• Belge:
16/04/2021 | Yazar: Kaos GL
Mülteci LGBTİ+’lara sorduk: Günün nasıl geçti? Onlar yanıtladı, Arapça ve Farsça’dan çevirdik ve sizlerle paylaşıyoruz. Üçüncü hikayeyle karşınızdayız: Mavi Deniz
Kaos GL Mülteci Hakları Programı LGBTİ+ mültecilerin ikamet ettikleri şehirlerde temel haklara, resmi organlara ve sosyal ağlara erişimlerinin kolaylaştırılmasını hedefleyen program, bu doğrultuda program bünyesinde çalışan avukat ve sosyal hizmet uzmanları aracılığıyla hukuki ve sosyal danışmanlık sağlıyor. Bütün bunların yanı sıra çeşitli konularda eğitimler ve sosyal etkinlikler düzenliyor.
Program, 2020 yılı boyunca Farsça ve Arapça konuşan LGBTİ+ mültecilerle bir araya geldi. Bu etkinliklerin bir bölümü çevrimiçi drama atölyeleriydi. Kaos GL Mülteci Hakları Programı, mülteci LGBTİ+’larla 23, 25 ve 27 Kasım tarihlerinde tiyatro ve performans sanatçısı Gökçe Yiğitel yürütücülüğünde dramanın bir alt kolu olan ‘Hikaye Anlatımı’ atölyeleri düzenledi. Atölyelere yedi şehirden mülteci LGBTİ+’lar katıldı ve hikayelerini anlattı.

• Bir koleksiyondan kayıtlar:
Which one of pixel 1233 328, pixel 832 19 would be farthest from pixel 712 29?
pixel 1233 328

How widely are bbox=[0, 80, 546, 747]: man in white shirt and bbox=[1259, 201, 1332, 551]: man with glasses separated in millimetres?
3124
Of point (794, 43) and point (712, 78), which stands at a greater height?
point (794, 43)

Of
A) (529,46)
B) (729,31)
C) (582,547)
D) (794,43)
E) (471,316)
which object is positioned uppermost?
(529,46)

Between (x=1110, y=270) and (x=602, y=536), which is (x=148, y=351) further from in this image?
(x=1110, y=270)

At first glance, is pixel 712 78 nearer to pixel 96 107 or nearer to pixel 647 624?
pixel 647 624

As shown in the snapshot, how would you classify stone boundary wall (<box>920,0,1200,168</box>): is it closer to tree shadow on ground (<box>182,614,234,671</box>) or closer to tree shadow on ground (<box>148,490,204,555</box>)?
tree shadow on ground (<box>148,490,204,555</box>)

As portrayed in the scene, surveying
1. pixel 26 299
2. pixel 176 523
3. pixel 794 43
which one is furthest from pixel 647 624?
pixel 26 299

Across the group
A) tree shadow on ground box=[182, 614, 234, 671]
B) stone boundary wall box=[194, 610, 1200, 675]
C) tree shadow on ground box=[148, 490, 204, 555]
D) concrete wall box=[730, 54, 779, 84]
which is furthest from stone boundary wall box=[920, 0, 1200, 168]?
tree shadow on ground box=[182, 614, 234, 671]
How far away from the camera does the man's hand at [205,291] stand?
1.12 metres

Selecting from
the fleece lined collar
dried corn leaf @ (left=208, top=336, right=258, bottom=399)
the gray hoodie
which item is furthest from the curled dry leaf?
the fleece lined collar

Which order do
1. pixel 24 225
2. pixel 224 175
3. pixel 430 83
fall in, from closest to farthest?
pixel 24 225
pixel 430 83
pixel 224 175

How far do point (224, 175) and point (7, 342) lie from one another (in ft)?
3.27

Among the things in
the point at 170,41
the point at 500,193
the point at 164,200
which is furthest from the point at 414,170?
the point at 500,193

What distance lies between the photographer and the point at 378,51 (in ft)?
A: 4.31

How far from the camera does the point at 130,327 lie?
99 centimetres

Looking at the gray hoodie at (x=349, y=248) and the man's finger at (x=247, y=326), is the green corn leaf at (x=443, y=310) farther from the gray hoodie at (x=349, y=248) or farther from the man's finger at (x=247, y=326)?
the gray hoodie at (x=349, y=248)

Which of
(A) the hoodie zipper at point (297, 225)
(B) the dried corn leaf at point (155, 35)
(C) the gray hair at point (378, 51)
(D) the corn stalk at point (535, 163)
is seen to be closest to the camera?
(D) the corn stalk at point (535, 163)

• Yapılacak görevler:
A – Mülteci Hakları Programı yazısında "16/04/2021 | Yazar: Kaos" ifadesinin geçtiği yerden başlayıp "sosyal etkinlikler düzenliyor." ifadesinden sonra biten bölümü birebir tekrarlayın.
B – Mülteci Hakları Programı yazısını son cümlesinden sonra gelecek bölümle sürdürün.
Liste bu işte hiçbir rol oynamaz.

• Cevaplar:
A –
16/04/2021 | Yazar: Kaos GL
Mülteci LGBTİ+’lara sorduk: Günün nasıl geçti? Onlar yanıtladı, Arapça ve Farsça’dan çevirdik ve sizlerle paylaşıyoruz. Üçüncü hikayeyle karşınızdayız: Mavi Deniz
Kaos GL Mülteci Hakları Programı LGBTİ+ mültecilerin ikamet ettikleri şehirlerde temel haklara, resmi organlara ve sosyal ağlara erişimlerinin kolaylaştırılmasını hedefleyen program, bu doğrultuda program bünyesinde çalışan avukat ve sosyal hizmet uzmanları aracılığıyla hukuki ve sosyal danışmanlık sağlıyor. Bütün bunların yanı sıra çeşitli konularda eğitimler ve sosyal etkinlikler düzenliyor.

B –
Bugünden itibaren “Her günümüz değerli ve anlatmaya değer” diyerek o hikayeleri KaosGL.org okurlarıyla paylaşıyoruz. Üçüncü hikayeyle karşınızdayız. Luz, iki ayrı gününü anlatıyor…
***
Birinci hikaye
Her zamanki gibi enerjik olmaya çalışarak uyanıyorum.
Güne gergin sinirlerimi gevşetmek için bir fincan Nescafe ile başlıyorum ve kahveden sonra daha nazik bir insan oluyorum.
Mutfakta kahvaltı yapıyorum. Daha iyi bir yaşam için bir şans elde etmeyi düşünürken radyoda sabah müziği dinliyorum.
Öğleden sonra saat 1 idi.
Tek bir dileğim var. Ailemden veya başka bir taraftan güzel bir haber almak istiyorum. Güzel bir hayat görmek istiyorum. Gerçekten hayat artık sıkıcı ve rutin. Aslında gerçek her zaman zor ve acı verici ama daha iyidir.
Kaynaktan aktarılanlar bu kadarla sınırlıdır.